Comment améliorer la justice sociale : la décriminalisation

Fort heureusement, un certain nombre de pays ont fait quelques (timides) pas en avant vers des politiques visant à aborder les conséquences du contrôle punitif des drogues et à y remédier. Ces pays ont tenté d’améliorer la vie des personnes qui utilisent des drogues via la suppression des sanctions qui jusqu’à présent punissaient pénalement la possession de drogues à des fins de consommation personnelle.

À ce jour, plus de 50 juridictions dans 31 pays, allant du Portugal à la République tchèque, en passant par l’Uruguay, l’Afrique du Sud et la Jamaïque, ont décriminalisé l’usage et la possession de drogues à des fins personnelles. Cependant, tous les modèles de décriminalisation ne se valent pas et leur impact sur la vie des utilisateurs·trices est très variable. Par exemple, bien que la Russie ait décriminalisé la possession de drogues, au moins techniquement, les personnes concernées continuent d’être la cible des autorités chargées de la lutte contre les drogues et se voient imposer des sanctions administratives sévères ou sont même emprisonnées.

Pourtant, bien conduite, la décriminalisation contribue à faciliter l’accès aux services de santé essentiels, à réduire la stigmatisation et la discrimination, et à mettre fin aux violences policières et au recours excessif à l’incarcération.

Comment améliorer la réponse sanitaire : La réduction des risques

Améliorer l’accès des personnes qui utilisent des drogues aux services de santé est une question essentielle – en particulier dans un contexte de contraintes budgétaires et de surcroît de difficultés sociales et économiques induit par la pandémie de COVID-19, ainsi que les restrictions qui en découlent. Elargir la gamme de services sexospécifiques destinés aux femmes qui consomment drogues est également essentiel – la plupart des services étant encore inadaptés aux besoins et aux réalités de ces femmes. Enfin, il est plus que jamais indispensable d’accroître le financement de la réduction des risques: aujourd’hui, seuls 5 % des besoins de financement de ces services sont satisfaits dans les pays à revenu faible ou intermédiaire. Cela doit changer.

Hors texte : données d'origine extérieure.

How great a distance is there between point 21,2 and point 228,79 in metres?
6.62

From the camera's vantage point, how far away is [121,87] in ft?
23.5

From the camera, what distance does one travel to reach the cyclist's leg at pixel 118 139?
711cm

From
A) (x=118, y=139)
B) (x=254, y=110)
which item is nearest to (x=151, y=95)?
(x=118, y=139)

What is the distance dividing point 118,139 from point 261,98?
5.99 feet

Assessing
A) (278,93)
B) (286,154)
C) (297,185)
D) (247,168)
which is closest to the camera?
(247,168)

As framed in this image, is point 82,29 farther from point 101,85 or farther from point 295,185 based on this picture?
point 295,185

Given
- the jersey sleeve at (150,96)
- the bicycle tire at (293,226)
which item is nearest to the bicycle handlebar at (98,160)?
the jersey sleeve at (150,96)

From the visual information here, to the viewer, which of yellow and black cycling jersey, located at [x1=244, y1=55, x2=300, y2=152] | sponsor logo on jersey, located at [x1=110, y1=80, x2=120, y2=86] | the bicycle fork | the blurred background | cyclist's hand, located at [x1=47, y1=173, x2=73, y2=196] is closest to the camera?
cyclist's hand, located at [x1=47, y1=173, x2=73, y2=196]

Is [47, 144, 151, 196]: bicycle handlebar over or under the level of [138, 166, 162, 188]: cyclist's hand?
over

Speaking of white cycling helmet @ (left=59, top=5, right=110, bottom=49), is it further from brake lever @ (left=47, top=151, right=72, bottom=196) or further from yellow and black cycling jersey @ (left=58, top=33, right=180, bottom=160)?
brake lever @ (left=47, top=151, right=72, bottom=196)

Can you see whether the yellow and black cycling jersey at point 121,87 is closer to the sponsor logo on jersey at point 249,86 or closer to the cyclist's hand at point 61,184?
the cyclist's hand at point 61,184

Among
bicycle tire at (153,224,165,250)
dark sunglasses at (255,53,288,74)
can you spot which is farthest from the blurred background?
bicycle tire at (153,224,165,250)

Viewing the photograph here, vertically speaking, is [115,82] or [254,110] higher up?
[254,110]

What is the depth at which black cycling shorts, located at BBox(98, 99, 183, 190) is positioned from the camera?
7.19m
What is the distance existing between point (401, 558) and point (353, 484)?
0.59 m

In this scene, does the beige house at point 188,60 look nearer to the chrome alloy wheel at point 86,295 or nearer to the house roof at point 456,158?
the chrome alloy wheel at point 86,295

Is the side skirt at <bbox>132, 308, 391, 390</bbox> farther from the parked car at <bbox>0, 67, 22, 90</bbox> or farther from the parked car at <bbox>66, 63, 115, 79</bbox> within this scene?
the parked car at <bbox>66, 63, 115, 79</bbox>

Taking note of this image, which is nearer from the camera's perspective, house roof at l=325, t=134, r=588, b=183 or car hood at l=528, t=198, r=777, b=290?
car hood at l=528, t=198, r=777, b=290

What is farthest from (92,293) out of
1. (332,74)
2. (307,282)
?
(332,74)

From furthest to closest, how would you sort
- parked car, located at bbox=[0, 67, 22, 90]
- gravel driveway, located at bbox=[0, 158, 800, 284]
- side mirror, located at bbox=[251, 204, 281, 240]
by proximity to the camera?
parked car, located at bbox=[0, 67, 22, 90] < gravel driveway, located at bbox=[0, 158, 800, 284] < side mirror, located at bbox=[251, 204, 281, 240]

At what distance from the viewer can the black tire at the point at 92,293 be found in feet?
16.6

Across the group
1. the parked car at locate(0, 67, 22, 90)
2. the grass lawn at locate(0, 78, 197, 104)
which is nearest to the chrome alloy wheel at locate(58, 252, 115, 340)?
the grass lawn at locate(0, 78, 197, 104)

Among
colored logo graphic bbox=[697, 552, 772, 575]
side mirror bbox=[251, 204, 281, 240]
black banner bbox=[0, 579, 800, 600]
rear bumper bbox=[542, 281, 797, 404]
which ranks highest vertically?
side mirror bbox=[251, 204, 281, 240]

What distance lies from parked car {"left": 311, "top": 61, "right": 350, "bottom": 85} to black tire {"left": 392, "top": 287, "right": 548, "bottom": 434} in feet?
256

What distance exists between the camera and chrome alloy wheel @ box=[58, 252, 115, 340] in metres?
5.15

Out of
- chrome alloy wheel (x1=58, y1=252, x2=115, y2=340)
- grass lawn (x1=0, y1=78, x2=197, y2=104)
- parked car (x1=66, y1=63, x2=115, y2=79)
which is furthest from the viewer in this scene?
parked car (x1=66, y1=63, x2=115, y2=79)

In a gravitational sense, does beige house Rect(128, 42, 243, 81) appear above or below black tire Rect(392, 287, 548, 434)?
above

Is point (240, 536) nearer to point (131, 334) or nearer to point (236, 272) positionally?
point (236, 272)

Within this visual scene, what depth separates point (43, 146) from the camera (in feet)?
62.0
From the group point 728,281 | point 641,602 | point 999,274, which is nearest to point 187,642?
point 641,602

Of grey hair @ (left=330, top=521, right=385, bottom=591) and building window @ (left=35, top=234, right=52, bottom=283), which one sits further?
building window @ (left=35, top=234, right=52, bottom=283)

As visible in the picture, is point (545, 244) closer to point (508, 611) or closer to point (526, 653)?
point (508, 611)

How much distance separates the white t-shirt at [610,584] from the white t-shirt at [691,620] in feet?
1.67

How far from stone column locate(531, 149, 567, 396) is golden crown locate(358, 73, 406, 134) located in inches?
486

Lutter contre le rétrécissement de l’espace de la société civile

Plus important encore, la participation significative de la société civile et des communautés concernées est essentielle pour parvenir à une approche des politiques en matière de drogues axée sur les droits humains, la justice sociale, l’égalité entre les sexes et la santé. Et pourtant, la montée de l’autoritarisme, du populisme et des restrictions associées au COVID-19 a contribué à restreindre drastiquement l’espace de la société civile à tous les niveaux de gouvernance. L’engagement de la société civile est considéré essentiellement comme un exercice visant simplement à « cocher la case ». A l’inverse, nous devrions être considérés comme autant de partenaires et d’experts irremplaçables devant être consultés à toutes les étapes des processus de prise de décision, de mise en œuvre, de suivi et d’évaluation dans le domaine des politiques sur les drogues.

Malgré tout, nous avons encore l’espoir que les politiques en matière de drogues puissent réellement contribuer au respect, à la protection et à la promotion des droits humains, et ce partout dans le monde. Pour ce faire, les changements de politiques doivent se produire maintenant. Nous n’attendrons pas 60 ans de plus pour voir cette situation désastreuse évoluer vraiment.